Greater Reliance on Verification Technology
If agencies cannot collect excessive documentation, they may turn to alternative verification systems, including:
Digital ID verification
Government-backed identity tools
Automated income verification
Technology may become the compromise between privacy and fraud prevention.
Increased Regulatory Oversight
Privacy compliance within property management is likely to face far greater scrutiny moving forward. Agencies may need stronger:
Data retention policies
Consent processes
Cybersecurity measures
Staff training programs
Audit systems
For many businesses, this will require substantial operational change.
Final Thoughts: A Necessary Conversation for the Industry
The decision represents a genuine turning point for Australia’s rental sector. For tenants, it offers the promise of greater dignity, fairness, and privacy protection in what has often become an intrusive and stressful process. For landlords and property managers, however, it raises legitimate concerns about fraud, risk exposure and the practical realities of tenant assessment in a fiercely competitive market.
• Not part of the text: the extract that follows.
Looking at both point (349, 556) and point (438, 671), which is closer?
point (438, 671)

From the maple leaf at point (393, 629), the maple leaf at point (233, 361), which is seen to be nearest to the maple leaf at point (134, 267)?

Importantly, this is not a simple “right versus wrong” debate: both perspectives reflect real-world problems. The current system clearly allows excessive information collection, but reducing verification mechanisms without addressing fraud and market pressures may simply create new risks rather than solving old ones. Ultimately, the industry must grapple with a difficult truth:
When objective information becomes limited, subjective judgment often fills the gap.
And that may create even greater concerns around fairness, consistency, and discrimination.
The winds of change are clearly blowing through residential tenancy applications.
The question now is whether the industry can adapt in a way that protects both privacy and practical risk management — without sacrificing one for the other.